In that context, Reonomy positions itself both as a tool not just to get a better picture of what is going on now, but to better predict what might happen. Given the many disparate sources of information that are compiled into its bigger database, the pitch is that this is a must-have, but the alternative way to get it — building on your own — might otherwise require many man-hours and dollars of investment to achieve and understand.
While some database platforms require technical knowledge to shape and query, the idea here is to “lead users to the water” and make the proposition very non-technical.

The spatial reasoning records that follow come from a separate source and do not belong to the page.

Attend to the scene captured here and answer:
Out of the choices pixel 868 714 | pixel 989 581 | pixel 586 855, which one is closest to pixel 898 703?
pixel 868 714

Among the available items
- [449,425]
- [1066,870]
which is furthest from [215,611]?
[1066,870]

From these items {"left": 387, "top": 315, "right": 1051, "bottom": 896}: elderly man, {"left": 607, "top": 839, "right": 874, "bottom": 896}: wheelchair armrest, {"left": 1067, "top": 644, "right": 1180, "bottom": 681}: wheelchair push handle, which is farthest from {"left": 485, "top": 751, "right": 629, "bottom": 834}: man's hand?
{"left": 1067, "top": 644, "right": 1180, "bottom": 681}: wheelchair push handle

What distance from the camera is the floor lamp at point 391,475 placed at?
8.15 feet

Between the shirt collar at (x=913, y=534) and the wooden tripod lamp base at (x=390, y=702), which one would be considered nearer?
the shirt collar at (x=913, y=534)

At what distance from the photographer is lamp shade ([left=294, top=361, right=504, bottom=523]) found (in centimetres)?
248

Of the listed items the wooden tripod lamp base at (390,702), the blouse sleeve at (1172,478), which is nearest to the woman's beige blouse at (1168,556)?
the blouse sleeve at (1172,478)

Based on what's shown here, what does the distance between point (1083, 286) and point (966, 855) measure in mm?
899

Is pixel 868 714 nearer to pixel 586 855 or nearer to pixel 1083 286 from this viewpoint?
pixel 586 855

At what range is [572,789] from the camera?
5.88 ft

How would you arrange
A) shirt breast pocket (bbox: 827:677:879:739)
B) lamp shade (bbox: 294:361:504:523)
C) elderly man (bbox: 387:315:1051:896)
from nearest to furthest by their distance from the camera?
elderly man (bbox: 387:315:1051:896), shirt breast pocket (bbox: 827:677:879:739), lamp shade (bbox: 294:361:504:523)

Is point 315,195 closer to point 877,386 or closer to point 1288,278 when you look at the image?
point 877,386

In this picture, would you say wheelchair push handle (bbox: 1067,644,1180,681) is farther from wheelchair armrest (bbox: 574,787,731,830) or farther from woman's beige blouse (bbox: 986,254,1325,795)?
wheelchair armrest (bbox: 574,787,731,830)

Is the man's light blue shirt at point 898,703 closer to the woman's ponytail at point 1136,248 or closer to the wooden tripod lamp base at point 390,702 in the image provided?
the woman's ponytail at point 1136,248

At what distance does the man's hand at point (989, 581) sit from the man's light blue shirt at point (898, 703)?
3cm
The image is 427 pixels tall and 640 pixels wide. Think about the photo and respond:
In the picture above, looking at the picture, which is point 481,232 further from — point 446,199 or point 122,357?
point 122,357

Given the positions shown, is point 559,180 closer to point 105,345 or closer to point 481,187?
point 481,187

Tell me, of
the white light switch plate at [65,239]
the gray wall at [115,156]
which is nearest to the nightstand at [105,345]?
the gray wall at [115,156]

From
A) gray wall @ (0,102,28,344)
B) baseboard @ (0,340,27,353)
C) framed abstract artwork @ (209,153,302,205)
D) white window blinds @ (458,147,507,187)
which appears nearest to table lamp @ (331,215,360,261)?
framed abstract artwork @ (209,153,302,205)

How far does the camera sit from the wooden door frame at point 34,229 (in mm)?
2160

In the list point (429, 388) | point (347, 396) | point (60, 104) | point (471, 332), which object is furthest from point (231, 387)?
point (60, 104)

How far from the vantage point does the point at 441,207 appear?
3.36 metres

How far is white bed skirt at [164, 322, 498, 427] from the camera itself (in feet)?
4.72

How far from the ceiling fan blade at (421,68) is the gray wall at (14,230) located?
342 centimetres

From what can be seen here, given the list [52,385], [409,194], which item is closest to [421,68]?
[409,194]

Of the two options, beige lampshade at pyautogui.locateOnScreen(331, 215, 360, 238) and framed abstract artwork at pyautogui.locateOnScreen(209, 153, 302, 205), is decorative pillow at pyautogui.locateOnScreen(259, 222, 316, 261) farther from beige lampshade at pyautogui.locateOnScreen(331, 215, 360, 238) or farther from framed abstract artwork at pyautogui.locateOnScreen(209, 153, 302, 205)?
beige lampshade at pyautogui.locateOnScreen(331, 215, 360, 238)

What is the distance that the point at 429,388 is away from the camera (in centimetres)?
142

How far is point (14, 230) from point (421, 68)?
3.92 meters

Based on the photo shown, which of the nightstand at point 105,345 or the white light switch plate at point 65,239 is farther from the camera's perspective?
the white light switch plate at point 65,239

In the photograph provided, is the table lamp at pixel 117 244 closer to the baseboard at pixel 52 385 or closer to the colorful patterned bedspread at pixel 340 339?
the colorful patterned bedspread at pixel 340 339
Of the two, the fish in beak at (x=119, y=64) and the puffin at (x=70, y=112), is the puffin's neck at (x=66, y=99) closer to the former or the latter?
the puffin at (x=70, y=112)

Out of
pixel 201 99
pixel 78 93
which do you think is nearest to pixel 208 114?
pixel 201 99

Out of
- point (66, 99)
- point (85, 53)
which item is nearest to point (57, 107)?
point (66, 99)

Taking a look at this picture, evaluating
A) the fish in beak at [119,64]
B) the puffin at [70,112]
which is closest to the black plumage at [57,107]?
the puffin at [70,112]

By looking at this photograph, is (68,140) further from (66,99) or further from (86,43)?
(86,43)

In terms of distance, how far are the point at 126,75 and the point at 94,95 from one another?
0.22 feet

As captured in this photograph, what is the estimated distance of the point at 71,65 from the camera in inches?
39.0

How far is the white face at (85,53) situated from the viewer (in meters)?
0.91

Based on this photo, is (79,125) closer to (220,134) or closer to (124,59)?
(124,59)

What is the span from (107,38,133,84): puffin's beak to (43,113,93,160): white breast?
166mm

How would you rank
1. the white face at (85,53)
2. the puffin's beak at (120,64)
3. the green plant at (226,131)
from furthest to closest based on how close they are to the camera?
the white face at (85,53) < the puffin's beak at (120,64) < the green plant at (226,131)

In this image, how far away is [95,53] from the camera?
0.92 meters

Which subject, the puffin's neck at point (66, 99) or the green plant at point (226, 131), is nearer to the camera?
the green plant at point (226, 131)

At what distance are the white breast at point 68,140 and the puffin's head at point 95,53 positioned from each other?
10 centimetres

The potential usefulness of Reonomy’s insights can have many endpoints, Sarkis said. While one obvious area is in sales, it’s also just as used in areas of research and more. Its customers include not just mortgage lenders and property acquirers, but those who work in the property industry in a more hands-on way, such as roofers who might want to get a list of buildings developed in a certain range of years as a way of building a list of leads for properties that might need a roof replacement.
“What our customers have in common is that they are looking for a solution to understand something about the property market,” he said. “We take the mess of data out there and make sense of it, whether the person using Reonomy is an investor or a roofer or someone that is underwriting loans.”
The company today, Sarkis said, covers about 99% of all commercial real estate in the U.S., and the plan is now to take that concept to international markets, including Canada, Asia, Australia and the U.K. and Europe, markets that are more similar to the U.S. than they are different, he added.
“Reonomy has developed a powerful platform to integrate and resolve sources of commercial real estate data into a single, unique identifier for every CRE asset in the United States,” said Emily Walsh, principal at Georgian Partners, in a statement. “This unique identifier is being leveraged by some of the largest enterprises in the world to tie together their public, proprietary and 3rd party data sources and to create a level of visibility into real estate assets that was previously unattainable.”